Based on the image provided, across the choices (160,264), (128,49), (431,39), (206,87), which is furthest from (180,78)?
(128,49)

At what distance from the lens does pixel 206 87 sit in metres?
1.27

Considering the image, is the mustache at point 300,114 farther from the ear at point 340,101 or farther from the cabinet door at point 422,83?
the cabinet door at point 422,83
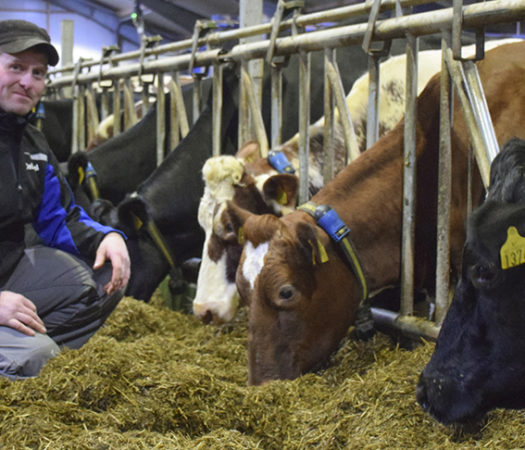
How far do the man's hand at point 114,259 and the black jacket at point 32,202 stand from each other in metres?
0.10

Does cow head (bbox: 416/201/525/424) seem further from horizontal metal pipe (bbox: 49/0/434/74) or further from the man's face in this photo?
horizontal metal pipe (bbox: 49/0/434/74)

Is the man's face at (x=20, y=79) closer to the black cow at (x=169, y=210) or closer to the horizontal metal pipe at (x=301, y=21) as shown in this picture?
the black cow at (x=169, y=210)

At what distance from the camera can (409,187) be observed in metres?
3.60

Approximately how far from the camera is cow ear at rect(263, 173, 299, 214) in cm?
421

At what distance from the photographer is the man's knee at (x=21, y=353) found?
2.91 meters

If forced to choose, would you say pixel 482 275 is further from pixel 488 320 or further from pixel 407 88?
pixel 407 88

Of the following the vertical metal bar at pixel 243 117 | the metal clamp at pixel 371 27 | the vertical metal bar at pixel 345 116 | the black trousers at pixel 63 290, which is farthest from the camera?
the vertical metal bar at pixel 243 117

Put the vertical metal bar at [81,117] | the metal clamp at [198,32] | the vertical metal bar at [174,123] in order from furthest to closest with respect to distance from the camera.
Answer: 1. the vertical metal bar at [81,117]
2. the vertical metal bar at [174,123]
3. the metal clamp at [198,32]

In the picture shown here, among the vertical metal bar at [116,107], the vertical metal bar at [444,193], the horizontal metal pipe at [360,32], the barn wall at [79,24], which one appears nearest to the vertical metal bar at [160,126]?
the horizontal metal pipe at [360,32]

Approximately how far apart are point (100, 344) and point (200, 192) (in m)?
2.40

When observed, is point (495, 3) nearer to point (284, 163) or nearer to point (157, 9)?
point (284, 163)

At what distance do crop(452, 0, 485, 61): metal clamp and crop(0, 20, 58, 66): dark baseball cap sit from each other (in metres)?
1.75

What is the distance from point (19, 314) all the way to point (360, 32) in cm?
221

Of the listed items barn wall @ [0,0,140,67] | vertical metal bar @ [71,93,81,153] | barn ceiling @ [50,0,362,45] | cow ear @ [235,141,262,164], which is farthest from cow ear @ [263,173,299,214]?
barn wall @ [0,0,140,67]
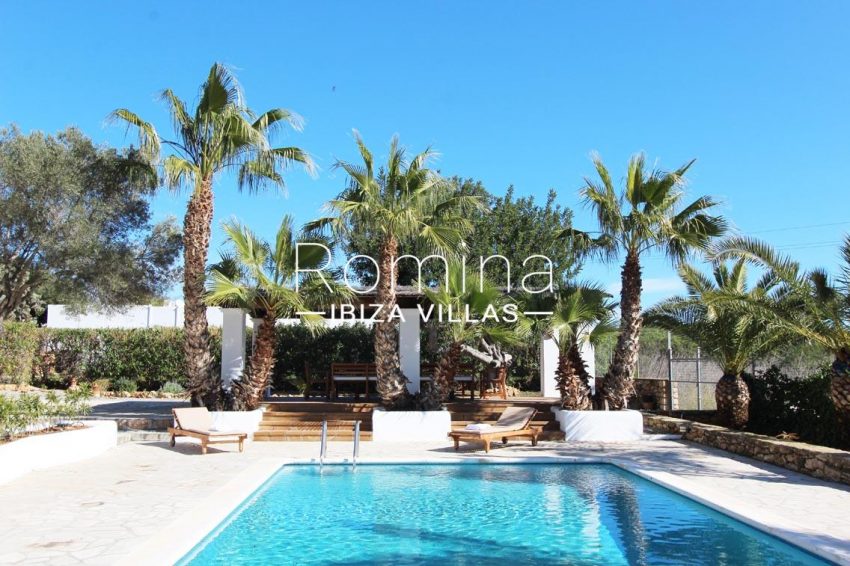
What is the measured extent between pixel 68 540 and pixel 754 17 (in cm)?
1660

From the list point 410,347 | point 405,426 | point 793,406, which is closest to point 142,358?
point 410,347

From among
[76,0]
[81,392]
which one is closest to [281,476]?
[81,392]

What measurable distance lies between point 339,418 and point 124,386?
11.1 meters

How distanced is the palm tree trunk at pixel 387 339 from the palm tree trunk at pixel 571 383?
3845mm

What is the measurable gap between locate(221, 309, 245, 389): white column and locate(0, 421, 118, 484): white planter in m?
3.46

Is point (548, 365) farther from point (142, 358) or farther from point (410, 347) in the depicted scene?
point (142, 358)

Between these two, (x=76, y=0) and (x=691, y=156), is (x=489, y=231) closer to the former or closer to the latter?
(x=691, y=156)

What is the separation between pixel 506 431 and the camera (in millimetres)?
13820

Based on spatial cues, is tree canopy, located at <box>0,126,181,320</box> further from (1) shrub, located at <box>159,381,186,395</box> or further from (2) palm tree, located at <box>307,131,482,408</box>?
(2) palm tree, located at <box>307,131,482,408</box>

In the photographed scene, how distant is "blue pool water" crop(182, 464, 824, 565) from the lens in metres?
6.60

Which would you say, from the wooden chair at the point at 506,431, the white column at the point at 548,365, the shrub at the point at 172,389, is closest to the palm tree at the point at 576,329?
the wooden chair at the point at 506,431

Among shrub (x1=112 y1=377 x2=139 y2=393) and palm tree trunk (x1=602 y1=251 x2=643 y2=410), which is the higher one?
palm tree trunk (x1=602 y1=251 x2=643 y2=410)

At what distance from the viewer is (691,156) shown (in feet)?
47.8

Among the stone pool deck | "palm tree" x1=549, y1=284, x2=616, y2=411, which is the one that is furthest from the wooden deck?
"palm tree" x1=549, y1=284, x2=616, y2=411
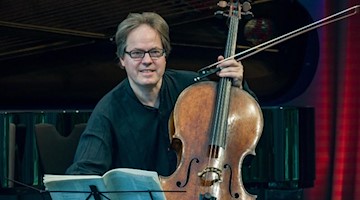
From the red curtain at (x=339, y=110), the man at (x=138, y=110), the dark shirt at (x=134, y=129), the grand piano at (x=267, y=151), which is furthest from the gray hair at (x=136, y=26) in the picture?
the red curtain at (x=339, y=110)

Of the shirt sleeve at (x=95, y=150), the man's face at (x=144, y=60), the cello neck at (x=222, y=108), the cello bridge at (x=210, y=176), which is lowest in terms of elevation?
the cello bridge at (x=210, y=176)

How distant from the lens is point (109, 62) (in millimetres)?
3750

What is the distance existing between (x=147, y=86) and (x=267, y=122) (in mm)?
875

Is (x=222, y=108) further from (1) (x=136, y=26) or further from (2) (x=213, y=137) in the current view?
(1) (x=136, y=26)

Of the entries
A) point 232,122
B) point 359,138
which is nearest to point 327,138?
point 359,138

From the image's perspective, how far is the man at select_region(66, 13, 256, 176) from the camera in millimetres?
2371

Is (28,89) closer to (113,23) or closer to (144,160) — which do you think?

## [What to produce]
Set down every entry word for word, but omit the pictures.

## [Expected output]
Based on the image provided, across the choices (160,264), (128,49), (431,39), (206,87), which is furthest from (180,78)?
(128,49)

At what distance from the lens does pixel 206 87 sit in metres?
1.27

Considering the image, is the mustache at point 300,114 farther from the ear at point 340,101 or farther from the cabinet door at point 422,83?
the cabinet door at point 422,83
How far do the man's hand at point 114,259 and the black jacket at point 32,202 stand from each other in metres?
0.10

Does cow head (bbox: 416/201/525/424) seem further from horizontal metal pipe (bbox: 49/0/434/74) or further from the man's face in this photo?
horizontal metal pipe (bbox: 49/0/434/74)

Is the man's face at (x=20, y=79) closer to the black cow at (x=169, y=210) or closer to the horizontal metal pipe at (x=301, y=21) as shown in this picture?
the black cow at (x=169, y=210)

At what distance from the camera can (409,187) be observed in metres?
3.60

Approximately how far from the camera is cow ear at rect(263, 173, 299, 214) in cm?
421

At what distance from the photographer is the man's knee at (x=21, y=353) found?
2.91 meters

If forced to choose, would you say pixel 482 275 is further from pixel 488 320 or further from pixel 407 88?
pixel 407 88

Of the following the vertical metal bar at pixel 243 117 | the metal clamp at pixel 371 27 | the vertical metal bar at pixel 345 116 | the black trousers at pixel 63 290, which is farthest from the camera?
the vertical metal bar at pixel 243 117

Put the vertical metal bar at [81,117] | the metal clamp at [198,32] | the vertical metal bar at [174,123] in order from furthest to closest with respect to distance from the camera.
Answer: 1. the vertical metal bar at [81,117]
2. the vertical metal bar at [174,123]
3. the metal clamp at [198,32]

In the picture shown here, among the vertical metal bar at [116,107], the vertical metal bar at [444,193], the horizontal metal pipe at [360,32], the barn wall at [79,24], which one appears nearest to the vertical metal bar at [160,126]?
the horizontal metal pipe at [360,32]

Approximately how far apart are point (100, 344) and point (200, 192) (in m)?
2.40

When observed, is point (495, 3) nearer to point (284, 163) or nearer to point (157, 9)?
point (284, 163)

At what distance do crop(452, 0, 485, 61): metal clamp and crop(0, 20, 58, 66): dark baseball cap sit from each other (in metres)?
1.75

What is the distance from point (19, 314) all the way to point (360, 32) in cm?
221

Of the listed items barn wall @ [0,0,140,67] | vertical metal bar @ [71,93,81,153] | barn ceiling @ [50,0,362,45] | cow ear @ [235,141,262,164], which is farthest from cow ear @ [263,173,299,214]?
barn wall @ [0,0,140,67]
What is the measured extent between pixel 68 540 and pixel 754 17 (in cm)?
1660

From the list point 410,347 | point 405,426 | point 793,406, which is closest to point 142,358?
point 410,347

From among
[76,0]
[81,392]
which one is closest to [281,476]?
[81,392]

What measurable distance lies between point 339,418 and point 124,386?
11.1 meters

How distanced is the palm tree trunk at pixel 387 339 from the palm tree trunk at pixel 571 383?
3845mm

What is the measurable gap between locate(221, 309, 245, 389): white column and locate(0, 421, 118, 484): white planter in m?
3.46

Is point (548, 365) farther from point (142, 358) or farther from point (410, 347) in the depicted scene?
point (142, 358)

Between these two, (x=76, y=0) and (x=691, y=156), is (x=489, y=231) closer to the former or closer to the latter?
(x=691, y=156)

What is the separation between pixel 506 431 and the camera (in millimetres)?
13820

Based on spatial cues, is tree canopy, located at <box>0,126,181,320</box> further from (1) shrub, located at <box>159,381,186,395</box> or further from (2) palm tree, located at <box>307,131,482,408</box>?
(2) palm tree, located at <box>307,131,482,408</box>

In the photographed scene, how distant is "blue pool water" crop(182, 464, 824, 565) from the lens in metres?
6.60

Which would you say, from the wooden chair at the point at 506,431, the white column at the point at 548,365, the shrub at the point at 172,389, is closest to the palm tree at the point at 576,329?
the wooden chair at the point at 506,431

Among shrub (x1=112 y1=377 x2=139 y2=393) and palm tree trunk (x1=602 y1=251 x2=643 y2=410), which is the higher one?
palm tree trunk (x1=602 y1=251 x2=643 y2=410)

At what distance from the viewer is (691,156) shown (in feet)?
47.8

Among the stone pool deck | "palm tree" x1=549, y1=284, x2=616, y2=411, which is the one that is furthest from the wooden deck?
"palm tree" x1=549, y1=284, x2=616, y2=411
From the red curtain at (x=339, y=110), the man at (x=138, y=110), the dark shirt at (x=134, y=129), the grand piano at (x=267, y=151), which is furthest from the gray hair at (x=136, y=26) in the picture?
the red curtain at (x=339, y=110)

Of the shirt sleeve at (x=95, y=150), the man's face at (x=144, y=60), the cello neck at (x=222, y=108), the cello bridge at (x=210, y=176), which is lowest in terms of elevation?
the cello bridge at (x=210, y=176)

How distant from the lens is point (109, 62) (in millimetres)?
3750

What is the distance existing between (x=147, y=86) and (x=267, y=122) (in mm)?
875

Is (x=222, y=108) further from (1) (x=136, y=26) or further from (2) (x=213, y=137) in the current view?
(1) (x=136, y=26)

Of the entries
A) point 232,122
B) point 359,138
which is nearest to point 327,138?
point 359,138

From the image's perspective, how far is the man at select_region(66, 13, 256, 176) from the camera in millimetres?
2371

Is (28,89) closer to (113,23) or closer to (144,160) — which do you think?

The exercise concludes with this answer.